A necessidade dos sonhos é tornar o ser, um não ser por onde fala o nada: o sonho é a fala do nada, o existir do nada em mim. A fala, o nada, me mantém viva.

Carência

Supro a carência da vida, com a morte: é carência de morte. A vida é um suspiro para lembrar dessa longa morte, para ela entrar dentro do meu suspirar. A vida é amadora, ela não pode me fazer feliz. Mas eu satisfaço a vida, ao morrer. Unindo as carências, nada resta do amor. A carência do olhar me faz abrir os olhos, como se a carência fosse viver em mim sem morte, sem perdas: apenas reconciliações. Se a alma sair de dentro de mim, vou morrer: mesmo ainda sendo vida em mim.

De mim

De mim, não resta nem a alma. Resta você sem amor. Resta a falta de abandono sem vida. Do amor quero apenas a alma, e o teu adeus: me faz viver como o mar. Dentro de mim, apenas o mar do esquecimento. Não consigo nem ao menos chorar por mim.

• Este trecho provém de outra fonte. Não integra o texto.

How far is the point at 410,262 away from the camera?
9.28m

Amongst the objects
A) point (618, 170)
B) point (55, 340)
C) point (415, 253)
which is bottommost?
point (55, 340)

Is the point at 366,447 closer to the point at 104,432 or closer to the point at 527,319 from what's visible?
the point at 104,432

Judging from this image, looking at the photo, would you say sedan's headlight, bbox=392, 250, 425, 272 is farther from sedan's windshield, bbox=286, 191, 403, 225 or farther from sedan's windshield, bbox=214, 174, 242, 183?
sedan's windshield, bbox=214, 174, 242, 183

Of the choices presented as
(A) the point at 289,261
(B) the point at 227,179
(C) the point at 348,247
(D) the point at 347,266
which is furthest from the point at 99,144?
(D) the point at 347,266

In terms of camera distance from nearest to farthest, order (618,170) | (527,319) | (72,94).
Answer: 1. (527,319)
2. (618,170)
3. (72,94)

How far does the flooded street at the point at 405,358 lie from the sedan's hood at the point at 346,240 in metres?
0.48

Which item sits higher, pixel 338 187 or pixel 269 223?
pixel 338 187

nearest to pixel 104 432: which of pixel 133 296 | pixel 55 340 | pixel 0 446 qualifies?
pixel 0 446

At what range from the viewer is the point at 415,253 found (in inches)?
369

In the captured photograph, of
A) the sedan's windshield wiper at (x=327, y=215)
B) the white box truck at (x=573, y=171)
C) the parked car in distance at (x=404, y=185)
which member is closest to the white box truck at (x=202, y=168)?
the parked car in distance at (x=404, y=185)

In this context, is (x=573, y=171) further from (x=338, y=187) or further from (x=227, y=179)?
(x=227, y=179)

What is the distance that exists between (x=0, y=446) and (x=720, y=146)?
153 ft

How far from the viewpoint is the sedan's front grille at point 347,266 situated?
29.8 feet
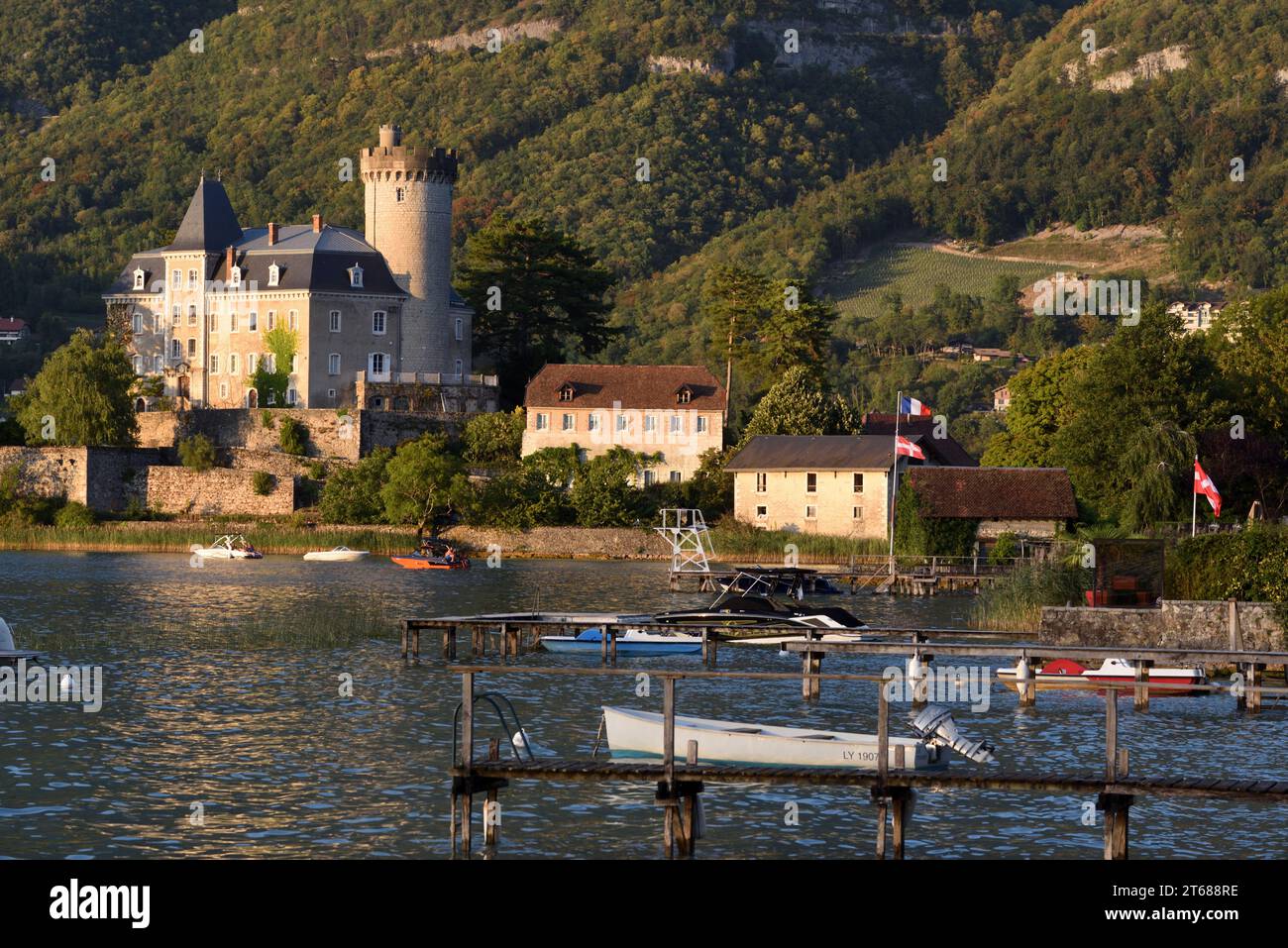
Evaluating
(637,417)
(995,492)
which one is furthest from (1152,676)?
(637,417)

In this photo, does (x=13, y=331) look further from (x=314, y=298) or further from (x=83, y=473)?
(x=83, y=473)

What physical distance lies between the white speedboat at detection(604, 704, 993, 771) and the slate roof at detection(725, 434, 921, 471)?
58576mm

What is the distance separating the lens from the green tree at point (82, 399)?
4158 inches

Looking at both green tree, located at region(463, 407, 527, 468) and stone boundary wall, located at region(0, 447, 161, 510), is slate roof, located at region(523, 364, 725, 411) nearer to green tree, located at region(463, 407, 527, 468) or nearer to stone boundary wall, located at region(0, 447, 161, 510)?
green tree, located at region(463, 407, 527, 468)

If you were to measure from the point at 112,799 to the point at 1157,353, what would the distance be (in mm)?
69337

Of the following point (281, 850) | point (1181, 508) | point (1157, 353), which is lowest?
point (281, 850)

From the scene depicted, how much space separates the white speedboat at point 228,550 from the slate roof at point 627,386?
17594mm

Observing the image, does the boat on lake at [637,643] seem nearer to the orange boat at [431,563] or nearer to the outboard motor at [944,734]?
the outboard motor at [944,734]

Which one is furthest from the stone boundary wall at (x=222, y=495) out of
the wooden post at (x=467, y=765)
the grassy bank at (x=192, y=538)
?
the wooden post at (x=467, y=765)

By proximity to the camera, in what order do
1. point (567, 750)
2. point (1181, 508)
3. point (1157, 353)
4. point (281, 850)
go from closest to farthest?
1. point (281, 850)
2. point (567, 750)
3. point (1181, 508)
4. point (1157, 353)

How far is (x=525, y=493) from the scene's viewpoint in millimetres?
100312

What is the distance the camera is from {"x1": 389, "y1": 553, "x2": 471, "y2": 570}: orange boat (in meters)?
90.6
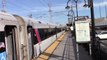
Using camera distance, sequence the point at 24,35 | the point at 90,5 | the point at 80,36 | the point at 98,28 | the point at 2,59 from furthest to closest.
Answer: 1. the point at 98,28
2. the point at 90,5
3. the point at 80,36
4. the point at 24,35
5. the point at 2,59

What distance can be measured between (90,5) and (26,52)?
591 cm

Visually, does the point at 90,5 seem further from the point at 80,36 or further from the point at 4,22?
the point at 4,22

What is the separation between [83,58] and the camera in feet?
65.3

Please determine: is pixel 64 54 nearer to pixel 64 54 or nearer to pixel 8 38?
pixel 64 54

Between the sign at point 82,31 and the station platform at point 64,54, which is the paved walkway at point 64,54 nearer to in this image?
the station platform at point 64,54

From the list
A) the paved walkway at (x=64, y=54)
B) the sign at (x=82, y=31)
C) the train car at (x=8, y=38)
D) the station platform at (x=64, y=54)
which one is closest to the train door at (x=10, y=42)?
the train car at (x=8, y=38)

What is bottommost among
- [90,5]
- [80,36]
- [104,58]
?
[104,58]

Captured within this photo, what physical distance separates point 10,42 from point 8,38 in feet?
1.00

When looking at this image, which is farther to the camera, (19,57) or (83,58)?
(83,58)

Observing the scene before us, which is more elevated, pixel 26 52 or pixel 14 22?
pixel 14 22

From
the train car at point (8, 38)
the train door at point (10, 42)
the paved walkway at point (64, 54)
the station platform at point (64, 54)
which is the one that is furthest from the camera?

Choro pelo meu esquecimento, não o sinto. A vida é como tem que ser. Percebo a vida pela luz da tristeza, e me satisfaço, me redimo, me resumo a essa luz. As flores arrumam minha tristeza. Abençoar-me é a morte se tornar eu. O que fiz para sofrer? Morrer preciso construir a morte, para haver um fim. Sem o fim eu enlouqueço. Observar-me sem mim é o meu olhar para eu viver. A incerteza de viver é a vida. A vida é melhor do que sonhar. Amar recolhida para não ser desprezada: até minhas lágrimas me desprezam. Sou um fracasso no amor que eu sinto. Não existe ver: é uma ilusão para deixar triste o nada em mim. Aceitar o não ver é ser feliz. No nada a alegria é eterna: ver a escuridão. A morte me fez viver no eterno, perto da escuridão para não necessitar ver a escuridão. A escuridão é o ser que falta em mim, conhecendo-o.

Inconsciência

A alma é a inconsciência do ser. A inconsciência é uma vida que deve ser vivida, amada como tal. Respirar aumenta a inconsciência, a torna amor, onde não respiro mais. O amor vai além de respirar, viver: amor é a perda de mim mesma. O inferno de amar é o corpo vazio na consciência. Ainda é um corpo mutilado pela falta de mais vazio.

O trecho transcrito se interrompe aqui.